Expert Warns: “Peak Oil Will Cause Transition Into a Slow Growth Economy.”

Tess Pennington | Comments (3) | Reader Views (1484)

Why do we measure our success with those little bits of paper money? For that matter, how does one measure wealth? Do you measure them in investments? Tangible assets or resources? I ask these questions because it seems the people who run the central banks and our government seems to think otherwise. They run the country with the belief that when they run out of money, they print more and this somehow creates more resources. How sustainable can this be?

Chris Martenson from Peak Prosperity points out that “any fourth grader will tell you, a finite system will not yield unlimited resources. But that perspective is not shared by those controlling the printing presses. And so they print and print and print, yet remain flummoxed when supply (and increasingly, demand for that matter) does not increase the way they expect. Is this any way to run an economy? Or a finite planet for that matter?”

He interviews energy and environmental expert and author Kurt Cobb who warns that our current economic policy suffers from a fatal degree of magical thinking: sufficient new resources will emerge if the price is high enough.

I think you put your finger on it: people who run our central banks and run our government policy think that money manufactures resources. If we just put enough money out there, it will call forth the resources. There is a little bit of truth to that, because very cheap finance made it possible for us to lift this $100 barrel oil out of the shale formations of North Dakota, Texas, and other places. That is not endless, and the high price puts pressure on the economy. I think this is where we are going to have problems.

We cannot sustain those high prices in the long run. We have structured an economy for cheap energy and that is not what we have. It has resulted in a slowdown that I think is the beginning of that transformation from a high growth economy to a low growth economy. In fact, we probably already began that in 2008.

This article was published at Ready Nutrition on Sep 29, 2015

3 thoughts on “Expert Warns: “Peak Oil Will Cause Transition Into a Slow Growth Economy.””

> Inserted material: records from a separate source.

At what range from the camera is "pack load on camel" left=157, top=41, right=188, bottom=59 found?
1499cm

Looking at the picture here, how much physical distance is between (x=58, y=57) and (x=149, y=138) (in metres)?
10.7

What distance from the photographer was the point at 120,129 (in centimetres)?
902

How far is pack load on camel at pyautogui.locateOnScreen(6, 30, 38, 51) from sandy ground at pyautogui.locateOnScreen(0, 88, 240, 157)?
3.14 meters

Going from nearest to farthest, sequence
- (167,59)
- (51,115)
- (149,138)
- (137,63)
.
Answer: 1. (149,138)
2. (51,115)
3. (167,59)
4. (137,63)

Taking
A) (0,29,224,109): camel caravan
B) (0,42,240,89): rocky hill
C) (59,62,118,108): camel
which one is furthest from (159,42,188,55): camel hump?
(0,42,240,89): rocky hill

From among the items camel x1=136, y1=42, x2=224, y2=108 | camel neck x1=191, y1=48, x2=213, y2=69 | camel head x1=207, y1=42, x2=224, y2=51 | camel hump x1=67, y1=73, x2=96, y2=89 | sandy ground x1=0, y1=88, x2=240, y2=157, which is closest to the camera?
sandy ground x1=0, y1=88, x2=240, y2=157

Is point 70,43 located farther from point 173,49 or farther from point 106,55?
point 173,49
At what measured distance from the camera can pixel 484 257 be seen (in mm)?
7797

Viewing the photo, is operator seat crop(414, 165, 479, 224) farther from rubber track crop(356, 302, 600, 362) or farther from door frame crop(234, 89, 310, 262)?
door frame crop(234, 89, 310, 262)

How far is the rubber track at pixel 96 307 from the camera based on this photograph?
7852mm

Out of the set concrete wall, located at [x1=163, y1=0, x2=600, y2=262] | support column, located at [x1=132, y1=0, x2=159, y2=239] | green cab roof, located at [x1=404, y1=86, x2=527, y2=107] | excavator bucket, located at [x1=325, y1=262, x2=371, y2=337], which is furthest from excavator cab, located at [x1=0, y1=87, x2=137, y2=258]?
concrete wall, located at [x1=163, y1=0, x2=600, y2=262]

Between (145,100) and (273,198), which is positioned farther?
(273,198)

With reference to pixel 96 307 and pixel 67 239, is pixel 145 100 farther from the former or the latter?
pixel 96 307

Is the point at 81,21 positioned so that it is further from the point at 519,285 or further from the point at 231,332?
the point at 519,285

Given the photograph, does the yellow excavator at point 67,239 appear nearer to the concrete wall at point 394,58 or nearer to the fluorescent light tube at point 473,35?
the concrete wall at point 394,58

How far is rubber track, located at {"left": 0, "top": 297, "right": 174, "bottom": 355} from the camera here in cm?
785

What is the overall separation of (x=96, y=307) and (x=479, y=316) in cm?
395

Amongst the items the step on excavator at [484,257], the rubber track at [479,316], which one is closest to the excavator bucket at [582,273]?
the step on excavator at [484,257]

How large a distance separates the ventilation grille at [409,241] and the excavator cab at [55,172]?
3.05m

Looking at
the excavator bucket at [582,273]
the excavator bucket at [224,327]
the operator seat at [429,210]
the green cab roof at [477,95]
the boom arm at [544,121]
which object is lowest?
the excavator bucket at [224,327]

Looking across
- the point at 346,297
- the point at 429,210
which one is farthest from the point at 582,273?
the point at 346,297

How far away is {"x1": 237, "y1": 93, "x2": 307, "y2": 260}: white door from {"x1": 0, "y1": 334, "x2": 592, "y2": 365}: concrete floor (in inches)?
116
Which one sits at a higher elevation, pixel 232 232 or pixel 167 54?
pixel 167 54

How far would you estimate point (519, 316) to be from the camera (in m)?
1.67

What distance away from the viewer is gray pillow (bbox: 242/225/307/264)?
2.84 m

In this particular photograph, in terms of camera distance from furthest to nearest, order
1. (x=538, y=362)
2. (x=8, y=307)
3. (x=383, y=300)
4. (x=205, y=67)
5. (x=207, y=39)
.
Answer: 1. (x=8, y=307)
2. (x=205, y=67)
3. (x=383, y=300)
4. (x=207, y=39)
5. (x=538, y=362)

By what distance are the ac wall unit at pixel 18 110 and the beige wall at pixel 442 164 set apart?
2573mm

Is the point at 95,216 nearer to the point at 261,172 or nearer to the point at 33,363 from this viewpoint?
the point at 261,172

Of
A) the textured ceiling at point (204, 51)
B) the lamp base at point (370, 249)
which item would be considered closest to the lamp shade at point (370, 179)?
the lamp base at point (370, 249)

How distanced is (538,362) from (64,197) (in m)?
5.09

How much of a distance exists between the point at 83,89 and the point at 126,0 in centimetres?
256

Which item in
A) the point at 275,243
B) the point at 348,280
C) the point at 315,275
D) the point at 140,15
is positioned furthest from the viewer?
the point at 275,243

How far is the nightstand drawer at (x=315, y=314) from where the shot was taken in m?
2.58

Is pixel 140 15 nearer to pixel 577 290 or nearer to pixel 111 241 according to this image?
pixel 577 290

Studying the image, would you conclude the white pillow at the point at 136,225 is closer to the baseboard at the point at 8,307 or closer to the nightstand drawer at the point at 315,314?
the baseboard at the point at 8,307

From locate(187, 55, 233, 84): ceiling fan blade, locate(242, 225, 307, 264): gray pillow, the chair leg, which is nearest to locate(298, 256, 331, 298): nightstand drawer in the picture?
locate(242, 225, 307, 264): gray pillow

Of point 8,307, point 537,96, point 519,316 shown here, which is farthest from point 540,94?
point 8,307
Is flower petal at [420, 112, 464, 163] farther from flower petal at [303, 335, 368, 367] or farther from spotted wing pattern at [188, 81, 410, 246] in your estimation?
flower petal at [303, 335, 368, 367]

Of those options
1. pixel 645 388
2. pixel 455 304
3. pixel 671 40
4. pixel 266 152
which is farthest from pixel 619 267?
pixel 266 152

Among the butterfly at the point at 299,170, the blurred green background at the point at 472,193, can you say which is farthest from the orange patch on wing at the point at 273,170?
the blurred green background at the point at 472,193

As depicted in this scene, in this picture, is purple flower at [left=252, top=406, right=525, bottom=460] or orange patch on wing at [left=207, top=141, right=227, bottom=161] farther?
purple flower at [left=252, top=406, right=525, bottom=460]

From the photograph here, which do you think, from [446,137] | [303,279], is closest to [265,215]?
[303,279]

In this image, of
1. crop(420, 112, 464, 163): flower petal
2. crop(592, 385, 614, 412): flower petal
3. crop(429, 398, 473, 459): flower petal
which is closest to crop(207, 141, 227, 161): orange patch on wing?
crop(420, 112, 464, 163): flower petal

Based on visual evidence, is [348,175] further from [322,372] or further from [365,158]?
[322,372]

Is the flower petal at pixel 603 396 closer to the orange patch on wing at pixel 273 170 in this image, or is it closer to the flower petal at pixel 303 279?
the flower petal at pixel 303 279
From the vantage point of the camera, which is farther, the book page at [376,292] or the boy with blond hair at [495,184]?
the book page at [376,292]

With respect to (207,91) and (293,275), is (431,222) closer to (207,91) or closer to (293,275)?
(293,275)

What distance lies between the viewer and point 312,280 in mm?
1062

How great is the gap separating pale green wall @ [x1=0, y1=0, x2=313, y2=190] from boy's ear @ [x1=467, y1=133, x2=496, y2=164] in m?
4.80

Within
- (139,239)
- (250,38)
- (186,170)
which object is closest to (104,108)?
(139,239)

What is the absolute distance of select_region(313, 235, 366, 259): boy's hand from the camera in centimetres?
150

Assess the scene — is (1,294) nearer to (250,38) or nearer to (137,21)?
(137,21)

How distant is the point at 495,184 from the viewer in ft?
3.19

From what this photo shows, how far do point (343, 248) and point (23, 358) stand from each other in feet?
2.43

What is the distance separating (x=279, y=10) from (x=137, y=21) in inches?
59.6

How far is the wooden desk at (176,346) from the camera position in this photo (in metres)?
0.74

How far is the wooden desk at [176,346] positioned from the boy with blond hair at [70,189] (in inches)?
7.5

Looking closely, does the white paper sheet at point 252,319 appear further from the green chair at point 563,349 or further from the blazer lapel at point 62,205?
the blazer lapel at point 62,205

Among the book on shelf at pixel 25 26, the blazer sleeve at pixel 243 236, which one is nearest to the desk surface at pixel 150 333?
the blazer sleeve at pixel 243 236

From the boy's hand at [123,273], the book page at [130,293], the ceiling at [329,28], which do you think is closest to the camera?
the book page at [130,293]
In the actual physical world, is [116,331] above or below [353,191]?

  1. Peak oil? The world is swimming in it. And when the economy collapses people won’t be driving much anyhow. The price of about everything is climbing “inflation”to the point that energy and transportation is getting out of reach for many.Housing also. I am still waiting for Hydrogen powered cars. People here still drive gas guzzler pickups to work each day.
    So oil hasn’t become an issue yet.

    1. I have heard and read about peak oil since the mid 70’s when people ditched v8’s and went to higher mileage cars like Japanese cars. The decades long mid east conflicts apparently isn’t effecting oil. I have heard about America’s collapse since the late 70’s and here it is forty years later, which is why I only do three months of preps. If nuclear power plants melt down after a long term power outage, those anywhere near a plant will be dead in weeks or days regardess of how much preps they have.